The relator has no first hand knowledge that the coal is being delivered under a federal contract or the that the dumping is sufficient to constitute an EPA violation. The relator has reported the matter to the Coast Guard, however, and a newspaper account of the incident has filled in the details.

Under these circumstances the whistleblower may file suit provided that he can prove himself to be an “original source” of the information.

A relator need not have all the answers. The relator’s law suit is filed under seal, based on knowledge, information, and belief. The contractor does not know that suit has been filed.

The relator, thorough his or her own lawyer, makes a complete disclosure to the United States Attorney when suit is filed and waits for the results of the government’s 60 day investigation.

If the United States Attorney finds that there is no claim to be made, the United States Attorney can ask the court to dismiss the case filed by the relator before the papers are served on the federal contractor.

Sometimes there is more than one whistleblower. In that event, the first to file a law suit proceeds and the second to file lawsuit does not; however, both lawsuits may proceed if the second to file adds new information.

Additionally, if the government has already filed its own action, then both whistleblower law suits are dismissed.

Some people do not qualify to be relators. No one in the military can file false claims litigation against another member of the military arising out of the relator’s service in the armed forces. However, military personal can file false claims litigation against federal contractors because a contractor is not a “member of the military.”

WHAT IS A FALSE CLAIM?

Generally, you know a false claim when you see it. If the contract was procured by deception, the product or service delivered was not what was promised, or the federal contractor cut corners and failed to comply with federal regulations, then a claim for payment is a false claim.

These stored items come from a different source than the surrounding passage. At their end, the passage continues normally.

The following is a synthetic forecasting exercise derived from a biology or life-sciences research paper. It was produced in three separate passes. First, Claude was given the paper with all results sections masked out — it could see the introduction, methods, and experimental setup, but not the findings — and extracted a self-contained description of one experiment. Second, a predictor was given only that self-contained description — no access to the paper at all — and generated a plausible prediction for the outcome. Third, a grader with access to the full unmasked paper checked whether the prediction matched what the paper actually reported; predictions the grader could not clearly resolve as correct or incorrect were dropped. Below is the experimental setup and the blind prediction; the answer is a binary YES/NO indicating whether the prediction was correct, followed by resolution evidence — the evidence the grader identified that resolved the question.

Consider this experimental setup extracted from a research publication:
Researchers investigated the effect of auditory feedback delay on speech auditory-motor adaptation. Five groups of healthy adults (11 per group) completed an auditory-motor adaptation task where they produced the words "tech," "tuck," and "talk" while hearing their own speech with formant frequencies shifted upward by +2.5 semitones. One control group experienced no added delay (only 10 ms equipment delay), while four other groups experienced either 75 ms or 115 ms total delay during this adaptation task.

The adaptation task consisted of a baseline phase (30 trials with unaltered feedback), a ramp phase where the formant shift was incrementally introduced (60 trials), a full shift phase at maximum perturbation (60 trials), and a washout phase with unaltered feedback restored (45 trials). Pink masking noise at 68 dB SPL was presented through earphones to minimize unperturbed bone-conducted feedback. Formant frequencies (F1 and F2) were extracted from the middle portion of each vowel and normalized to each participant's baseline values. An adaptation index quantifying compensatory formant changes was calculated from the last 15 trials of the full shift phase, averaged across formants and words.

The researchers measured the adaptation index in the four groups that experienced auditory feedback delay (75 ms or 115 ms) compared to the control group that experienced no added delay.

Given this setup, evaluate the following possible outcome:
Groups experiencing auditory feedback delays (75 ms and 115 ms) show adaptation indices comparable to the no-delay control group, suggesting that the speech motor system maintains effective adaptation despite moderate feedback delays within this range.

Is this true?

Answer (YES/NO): NO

To prove a false claim, it is generally necessary to get a copy of the contract documents. There will be a signed contract, a collection of contract specifications, and host of federal regulations.

The key documents depend on the nature of the false claim. If the government contract was procured by deception, then the bid documents are essential.

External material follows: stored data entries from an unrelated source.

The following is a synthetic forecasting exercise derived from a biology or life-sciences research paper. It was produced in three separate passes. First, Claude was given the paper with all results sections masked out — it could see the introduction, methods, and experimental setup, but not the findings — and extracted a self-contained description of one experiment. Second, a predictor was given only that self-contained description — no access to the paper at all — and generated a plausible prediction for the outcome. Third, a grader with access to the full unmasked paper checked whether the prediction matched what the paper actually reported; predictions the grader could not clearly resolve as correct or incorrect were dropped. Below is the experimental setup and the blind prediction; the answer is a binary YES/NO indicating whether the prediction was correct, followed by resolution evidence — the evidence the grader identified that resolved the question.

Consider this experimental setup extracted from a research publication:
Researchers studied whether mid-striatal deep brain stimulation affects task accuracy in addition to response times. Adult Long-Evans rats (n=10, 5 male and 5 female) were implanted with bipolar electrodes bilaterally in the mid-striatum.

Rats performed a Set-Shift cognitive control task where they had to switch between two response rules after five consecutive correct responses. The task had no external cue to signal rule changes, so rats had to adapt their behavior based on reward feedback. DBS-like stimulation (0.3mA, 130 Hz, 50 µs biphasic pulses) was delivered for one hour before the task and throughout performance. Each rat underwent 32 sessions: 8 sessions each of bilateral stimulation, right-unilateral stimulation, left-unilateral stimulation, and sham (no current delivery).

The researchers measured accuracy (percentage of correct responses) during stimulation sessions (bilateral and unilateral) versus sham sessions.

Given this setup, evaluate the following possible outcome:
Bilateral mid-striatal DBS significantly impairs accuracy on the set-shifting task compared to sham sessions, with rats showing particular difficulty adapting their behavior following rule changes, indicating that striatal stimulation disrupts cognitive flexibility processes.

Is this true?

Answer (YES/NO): NO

If the product or service did not conform to standards, then the contract specifications are essential. If the contractor failed to comply with the regulations then the federal regulations are essential. For example, if a contract is procured by deception, it does not matter whether the contract was performed according to the specifications.

On the other hand, if a contract was not performed as promised, it does not matter whether the contract was procured by legitimate means.

The search for contract documents usually starts by identifying the several federal agencies involved. There will be an agency that placed the work up for bid, an agency that supervises the work of the wrongdoer, and an agency that administers the federal regulations.

Much of this information is now available on the internet.